↓↓↓
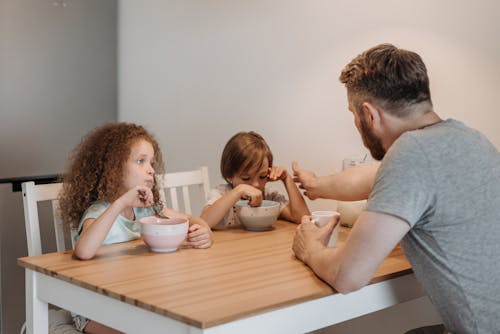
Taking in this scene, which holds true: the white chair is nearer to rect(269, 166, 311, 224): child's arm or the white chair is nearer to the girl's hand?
the girl's hand

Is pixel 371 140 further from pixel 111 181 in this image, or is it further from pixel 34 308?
pixel 34 308

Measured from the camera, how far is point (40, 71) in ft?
10.2

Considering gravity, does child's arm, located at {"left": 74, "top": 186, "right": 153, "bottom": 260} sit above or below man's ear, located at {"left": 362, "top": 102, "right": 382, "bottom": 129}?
below

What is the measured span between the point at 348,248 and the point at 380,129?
0.31 m

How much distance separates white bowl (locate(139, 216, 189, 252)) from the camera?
1618 millimetres

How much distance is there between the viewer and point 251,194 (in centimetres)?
197

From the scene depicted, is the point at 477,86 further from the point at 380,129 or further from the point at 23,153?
the point at 23,153

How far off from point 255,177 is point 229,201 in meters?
0.20

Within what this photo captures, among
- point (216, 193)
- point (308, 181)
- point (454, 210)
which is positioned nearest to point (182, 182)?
point (216, 193)

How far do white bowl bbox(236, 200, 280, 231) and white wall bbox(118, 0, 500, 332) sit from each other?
0.43 m

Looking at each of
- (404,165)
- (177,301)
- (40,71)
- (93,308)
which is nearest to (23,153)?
(40,71)

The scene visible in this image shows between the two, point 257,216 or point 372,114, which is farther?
point 257,216

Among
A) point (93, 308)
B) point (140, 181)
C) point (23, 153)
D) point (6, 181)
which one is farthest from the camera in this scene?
point (23, 153)

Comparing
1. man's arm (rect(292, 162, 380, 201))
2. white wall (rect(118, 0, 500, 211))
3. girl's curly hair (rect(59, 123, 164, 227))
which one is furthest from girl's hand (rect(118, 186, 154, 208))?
white wall (rect(118, 0, 500, 211))
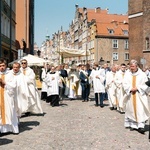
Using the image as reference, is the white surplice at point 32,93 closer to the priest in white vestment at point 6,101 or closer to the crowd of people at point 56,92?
the crowd of people at point 56,92

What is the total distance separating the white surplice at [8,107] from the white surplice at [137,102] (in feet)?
10.1

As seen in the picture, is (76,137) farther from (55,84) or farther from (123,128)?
(55,84)

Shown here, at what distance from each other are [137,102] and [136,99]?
87mm

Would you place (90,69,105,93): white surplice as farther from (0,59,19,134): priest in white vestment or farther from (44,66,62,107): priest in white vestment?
(0,59,19,134): priest in white vestment

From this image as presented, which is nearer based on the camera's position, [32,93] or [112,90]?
[32,93]

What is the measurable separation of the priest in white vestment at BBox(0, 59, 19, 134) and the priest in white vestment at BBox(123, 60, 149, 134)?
3077mm

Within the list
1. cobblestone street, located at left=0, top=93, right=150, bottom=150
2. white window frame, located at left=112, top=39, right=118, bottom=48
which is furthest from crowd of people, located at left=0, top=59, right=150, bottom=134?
white window frame, located at left=112, top=39, right=118, bottom=48

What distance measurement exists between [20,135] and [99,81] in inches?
269

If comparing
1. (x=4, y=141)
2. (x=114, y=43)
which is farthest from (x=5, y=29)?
(x=114, y=43)

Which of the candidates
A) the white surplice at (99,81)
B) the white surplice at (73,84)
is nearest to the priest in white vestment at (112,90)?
the white surplice at (99,81)

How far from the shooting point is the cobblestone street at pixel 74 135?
280 inches

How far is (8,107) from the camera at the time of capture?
8.12 m

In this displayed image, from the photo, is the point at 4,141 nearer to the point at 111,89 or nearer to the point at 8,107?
the point at 8,107

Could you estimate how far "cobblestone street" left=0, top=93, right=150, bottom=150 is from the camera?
711cm
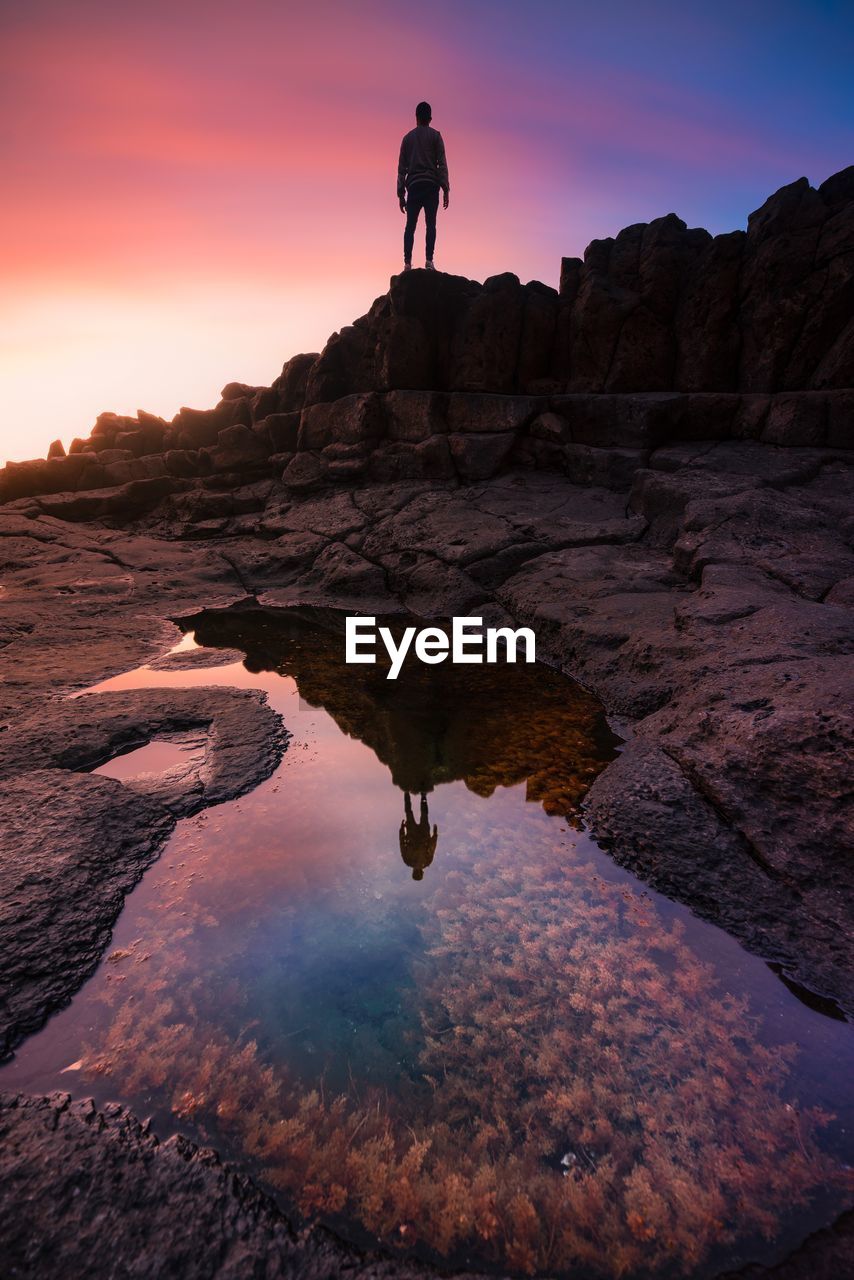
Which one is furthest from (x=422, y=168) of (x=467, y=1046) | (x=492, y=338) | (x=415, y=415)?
(x=467, y=1046)

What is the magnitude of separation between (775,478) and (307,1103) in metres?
8.99

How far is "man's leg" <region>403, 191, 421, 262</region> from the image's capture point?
11.0 meters

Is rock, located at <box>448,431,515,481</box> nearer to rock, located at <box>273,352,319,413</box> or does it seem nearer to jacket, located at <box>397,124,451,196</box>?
jacket, located at <box>397,124,451,196</box>

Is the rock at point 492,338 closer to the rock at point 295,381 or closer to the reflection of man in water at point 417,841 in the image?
the rock at point 295,381

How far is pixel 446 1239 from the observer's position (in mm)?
1689

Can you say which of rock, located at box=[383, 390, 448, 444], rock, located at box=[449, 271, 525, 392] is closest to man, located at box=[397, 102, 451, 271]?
rock, located at box=[449, 271, 525, 392]

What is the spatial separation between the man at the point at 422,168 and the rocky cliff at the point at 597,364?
124 centimetres

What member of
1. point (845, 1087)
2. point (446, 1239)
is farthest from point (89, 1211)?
point (845, 1087)

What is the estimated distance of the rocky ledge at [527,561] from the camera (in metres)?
2.80

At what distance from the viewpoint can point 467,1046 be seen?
7.38 ft

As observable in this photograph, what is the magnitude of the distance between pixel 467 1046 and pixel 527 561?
6.78 metres

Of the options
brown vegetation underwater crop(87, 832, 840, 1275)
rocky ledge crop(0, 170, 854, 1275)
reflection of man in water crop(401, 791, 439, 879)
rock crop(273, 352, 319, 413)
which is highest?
rock crop(273, 352, 319, 413)

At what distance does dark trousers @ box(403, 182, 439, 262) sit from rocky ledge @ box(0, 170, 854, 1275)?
73cm

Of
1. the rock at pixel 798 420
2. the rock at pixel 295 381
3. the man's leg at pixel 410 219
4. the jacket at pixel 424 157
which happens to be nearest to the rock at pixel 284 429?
the rock at pixel 295 381
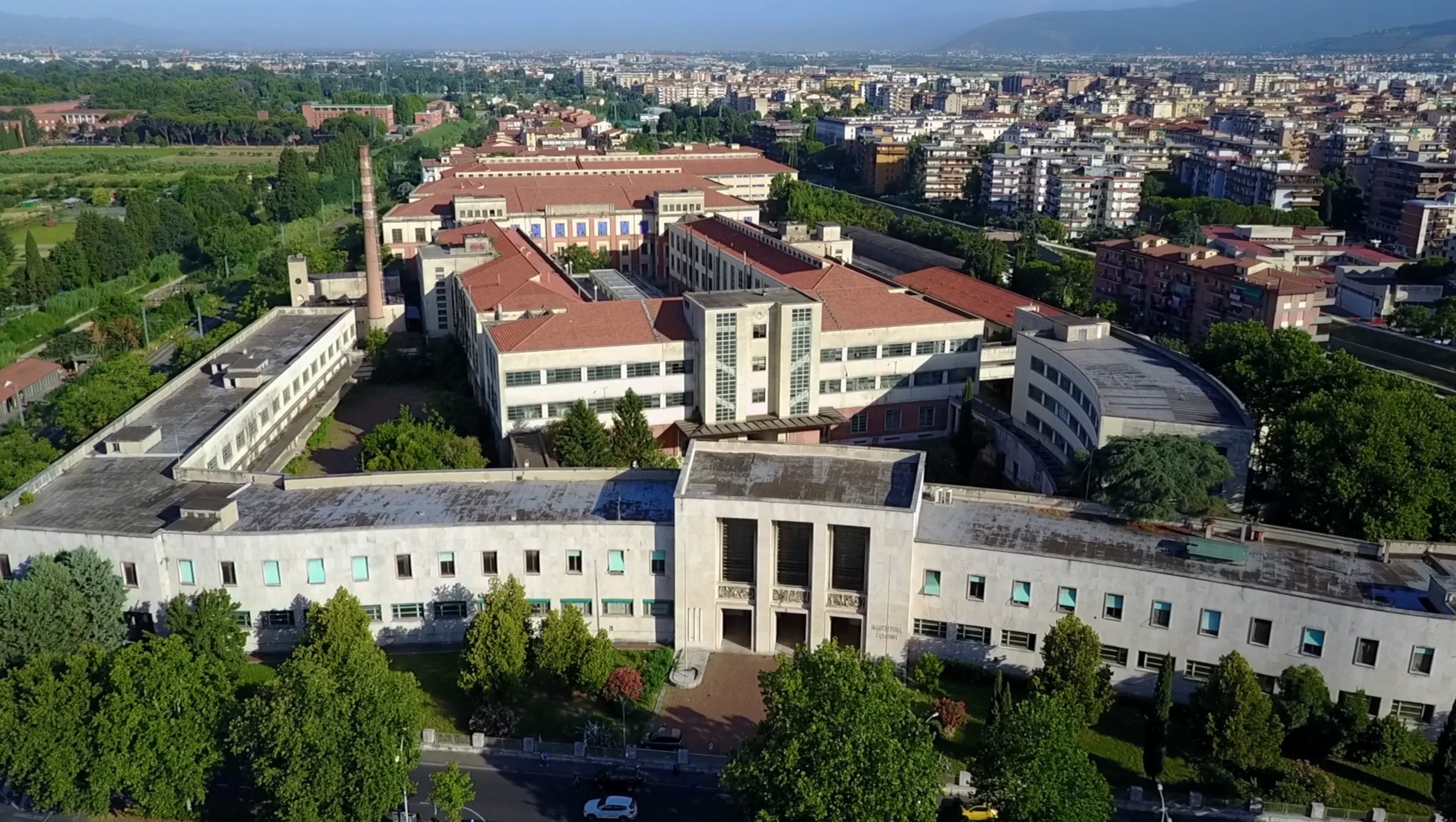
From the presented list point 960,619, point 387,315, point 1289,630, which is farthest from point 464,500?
point 387,315

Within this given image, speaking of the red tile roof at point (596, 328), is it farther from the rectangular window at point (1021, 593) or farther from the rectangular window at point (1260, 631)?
the rectangular window at point (1260, 631)

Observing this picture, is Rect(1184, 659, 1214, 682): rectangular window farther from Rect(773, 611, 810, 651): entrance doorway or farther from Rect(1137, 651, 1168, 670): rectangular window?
Rect(773, 611, 810, 651): entrance doorway

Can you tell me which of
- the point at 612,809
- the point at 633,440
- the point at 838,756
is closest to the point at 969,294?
the point at 633,440

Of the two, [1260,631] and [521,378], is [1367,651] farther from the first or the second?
[521,378]

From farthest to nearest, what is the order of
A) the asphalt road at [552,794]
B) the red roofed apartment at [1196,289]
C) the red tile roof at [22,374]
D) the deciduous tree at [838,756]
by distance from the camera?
the red roofed apartment at [1196,289] < the red tile roof at [22,374] < the asphalt road at [552,794] < the deciduous tree at [838,756]

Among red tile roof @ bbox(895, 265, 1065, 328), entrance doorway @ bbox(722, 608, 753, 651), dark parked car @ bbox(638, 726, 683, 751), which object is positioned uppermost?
red tile roof @ bbox(895, 265, 1065, 328)

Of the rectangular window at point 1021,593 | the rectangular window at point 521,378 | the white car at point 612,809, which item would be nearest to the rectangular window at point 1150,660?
the rectangular window at point 1021,593

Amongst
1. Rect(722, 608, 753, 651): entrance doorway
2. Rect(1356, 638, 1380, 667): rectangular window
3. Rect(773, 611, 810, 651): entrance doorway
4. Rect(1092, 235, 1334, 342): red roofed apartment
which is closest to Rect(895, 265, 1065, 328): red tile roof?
Rect(1092, 235, 1334, 342): red roofed apartment
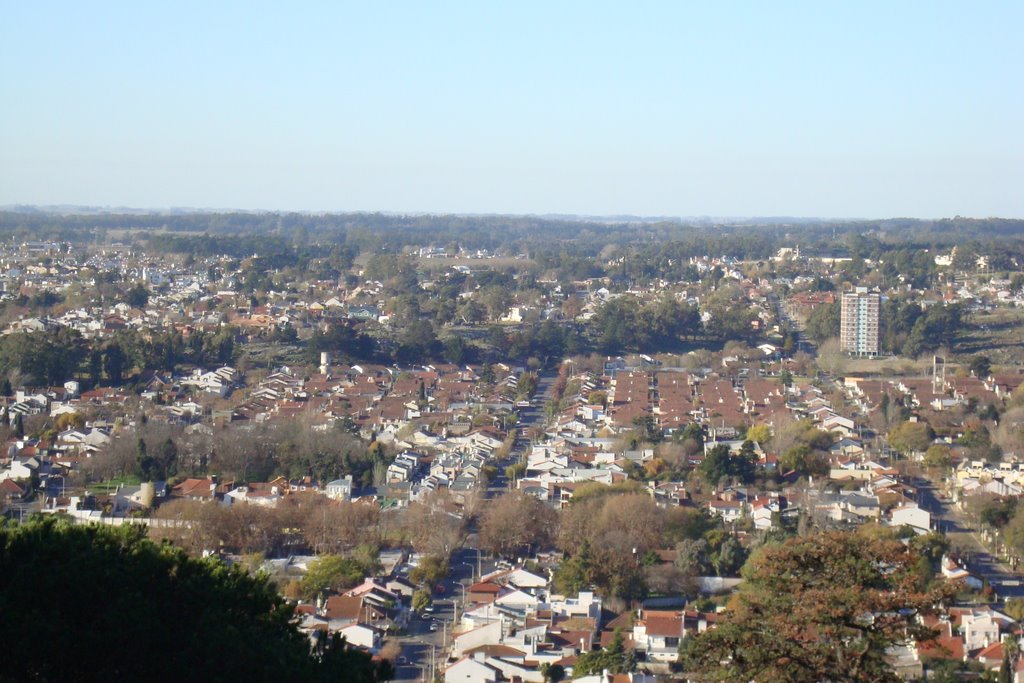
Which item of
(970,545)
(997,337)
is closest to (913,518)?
(970,545)

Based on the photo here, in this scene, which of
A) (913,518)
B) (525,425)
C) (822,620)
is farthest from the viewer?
(525,425)

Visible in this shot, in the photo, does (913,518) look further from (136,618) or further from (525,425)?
(136,618)

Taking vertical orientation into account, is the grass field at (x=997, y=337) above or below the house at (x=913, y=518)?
above

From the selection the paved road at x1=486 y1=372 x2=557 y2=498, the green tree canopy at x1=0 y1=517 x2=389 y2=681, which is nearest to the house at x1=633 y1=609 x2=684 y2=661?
the green tree canopy at x1=0 y1=517 x2=389 y2=681

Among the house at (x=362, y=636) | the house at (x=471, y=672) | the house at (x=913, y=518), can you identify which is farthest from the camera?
the house at (x=913, y=518)

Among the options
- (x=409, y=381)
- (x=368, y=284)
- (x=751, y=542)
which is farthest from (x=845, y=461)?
(x=368, y=284)

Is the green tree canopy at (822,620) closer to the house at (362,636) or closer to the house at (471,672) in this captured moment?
the house at (471,672)

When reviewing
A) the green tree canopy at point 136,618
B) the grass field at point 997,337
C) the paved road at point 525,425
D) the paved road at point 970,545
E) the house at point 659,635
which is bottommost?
the paved road at point 525,425

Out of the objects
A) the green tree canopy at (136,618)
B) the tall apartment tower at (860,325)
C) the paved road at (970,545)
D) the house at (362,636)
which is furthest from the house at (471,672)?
the tall apartment tower at (860,325)
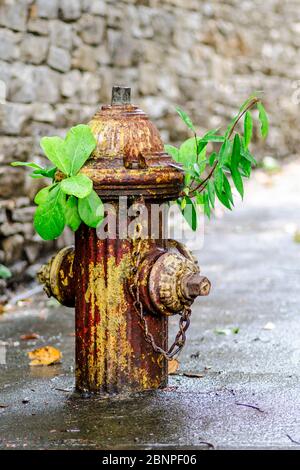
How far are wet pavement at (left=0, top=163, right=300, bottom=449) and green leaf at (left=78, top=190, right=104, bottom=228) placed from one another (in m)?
0.63

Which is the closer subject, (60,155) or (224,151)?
(60,155)

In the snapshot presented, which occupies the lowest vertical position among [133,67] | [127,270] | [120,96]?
[127,270]

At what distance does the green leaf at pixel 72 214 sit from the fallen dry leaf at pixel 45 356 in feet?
3.31

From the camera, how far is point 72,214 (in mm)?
3252

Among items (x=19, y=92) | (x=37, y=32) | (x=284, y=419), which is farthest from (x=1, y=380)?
(x=37, y=32)

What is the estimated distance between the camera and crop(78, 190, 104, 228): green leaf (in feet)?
10.5

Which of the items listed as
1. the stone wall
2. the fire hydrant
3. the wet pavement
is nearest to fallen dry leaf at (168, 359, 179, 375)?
the wet pavement

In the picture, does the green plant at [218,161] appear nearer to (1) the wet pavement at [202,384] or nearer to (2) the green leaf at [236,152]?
(2) the green leaf at [236,152]

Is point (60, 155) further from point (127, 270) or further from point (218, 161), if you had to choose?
point (218, 161)

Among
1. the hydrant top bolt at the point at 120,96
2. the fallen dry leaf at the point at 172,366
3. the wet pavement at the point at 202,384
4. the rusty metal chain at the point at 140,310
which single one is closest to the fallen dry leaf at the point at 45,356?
the wet pavement at the point at 202,384

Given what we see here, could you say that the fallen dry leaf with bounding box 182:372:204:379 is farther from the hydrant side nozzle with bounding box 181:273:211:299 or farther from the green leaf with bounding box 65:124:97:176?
the green leaf with bounding box 65:124:97:176

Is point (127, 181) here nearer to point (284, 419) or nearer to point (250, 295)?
point (284, 419)

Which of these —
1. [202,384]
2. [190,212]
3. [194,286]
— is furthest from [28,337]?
[194,286]

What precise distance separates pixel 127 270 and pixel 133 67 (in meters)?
4.50
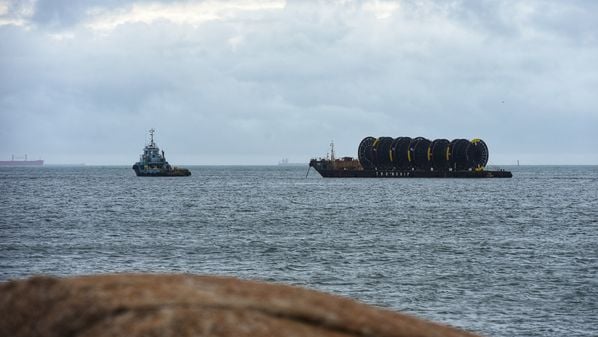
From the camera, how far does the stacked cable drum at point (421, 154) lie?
5792 inches

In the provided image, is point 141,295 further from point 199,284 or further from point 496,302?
point 496,302

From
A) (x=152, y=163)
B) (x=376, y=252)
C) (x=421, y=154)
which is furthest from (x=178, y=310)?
(x=152, y=163)

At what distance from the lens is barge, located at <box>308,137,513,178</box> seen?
14762cm

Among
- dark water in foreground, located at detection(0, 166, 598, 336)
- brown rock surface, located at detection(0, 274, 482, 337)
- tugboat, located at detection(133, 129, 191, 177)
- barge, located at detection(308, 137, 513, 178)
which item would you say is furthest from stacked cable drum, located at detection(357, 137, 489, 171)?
brown rock surface, located at detection(0, 274, 482, 337)

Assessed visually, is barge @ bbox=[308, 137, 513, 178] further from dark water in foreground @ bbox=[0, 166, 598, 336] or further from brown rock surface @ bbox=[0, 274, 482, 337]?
brown rock surface @ bbox=[0, 274, 482, 337]

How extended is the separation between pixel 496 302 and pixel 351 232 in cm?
2551

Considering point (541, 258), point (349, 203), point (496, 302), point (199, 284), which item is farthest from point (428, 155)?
point (199, 284)

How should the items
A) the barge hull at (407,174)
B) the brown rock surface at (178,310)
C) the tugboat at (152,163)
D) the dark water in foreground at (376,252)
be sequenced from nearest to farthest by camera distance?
1. the brown rock surface at (178,310)
2. the dark water in foreground at (376,252)
3. the barge hull at (407,174)
4. the tugboat at (152,163)

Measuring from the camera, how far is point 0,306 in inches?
152

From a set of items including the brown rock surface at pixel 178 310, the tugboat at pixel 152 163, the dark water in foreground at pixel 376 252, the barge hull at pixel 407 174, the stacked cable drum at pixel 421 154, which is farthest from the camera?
the tugboat at pixel 152 163

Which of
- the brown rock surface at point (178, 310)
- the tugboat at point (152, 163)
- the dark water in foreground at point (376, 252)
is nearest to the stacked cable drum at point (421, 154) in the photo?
the tugboat at point (152, 163)

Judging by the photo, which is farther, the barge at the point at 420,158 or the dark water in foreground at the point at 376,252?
the barge at the point at 420,158

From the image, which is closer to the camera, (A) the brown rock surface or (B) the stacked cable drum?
(A) the brown rock surface

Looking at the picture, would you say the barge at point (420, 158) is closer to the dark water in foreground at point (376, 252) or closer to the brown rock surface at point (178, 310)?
the dark water in foreground at point (376, 252)
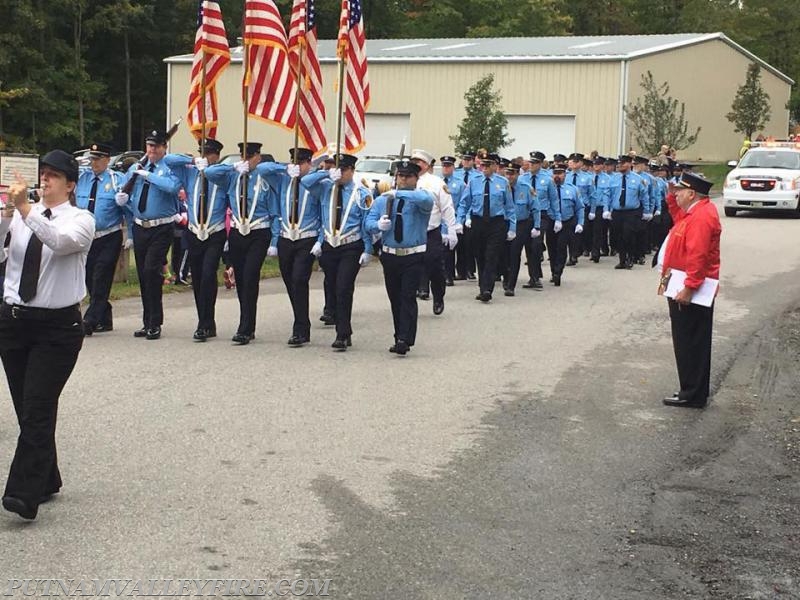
↑↑↑
- Task goal:
Change "camera" to "viewer" in the records from their start through the line holding "1618 millimetres", inclusive, leaving every other word as it is. Give only those lines, with no pictures.

- Response to the exercise:
Taking in this scene, which holds true: the white chair is nearer to rect(269, 166, 311, 224): child's arm or the white chair is nearer to the girl's hand?
the girl's hand

Is pixel 371 140 further from pixel 111 181 in this image, or is it further from pixel 34 308?
pixel 34 308

Measured from the viewer, how far is point (40, 71) in ft?
10.2

Considering gravity, does child's arm, located at {"left": 74, "top": 186, "right": 153, "bottom": 260} sit above or below man's ear, located at {"left": 362, "top": 102, "right": 382, "bottom": 129}?
below

What is the measured span between the point at 348,248 and the point at 380,129?
0.31 m

How much distance separates white bowl (locate(139, 216, 189, 252)) from the viewer?
1618 millimetres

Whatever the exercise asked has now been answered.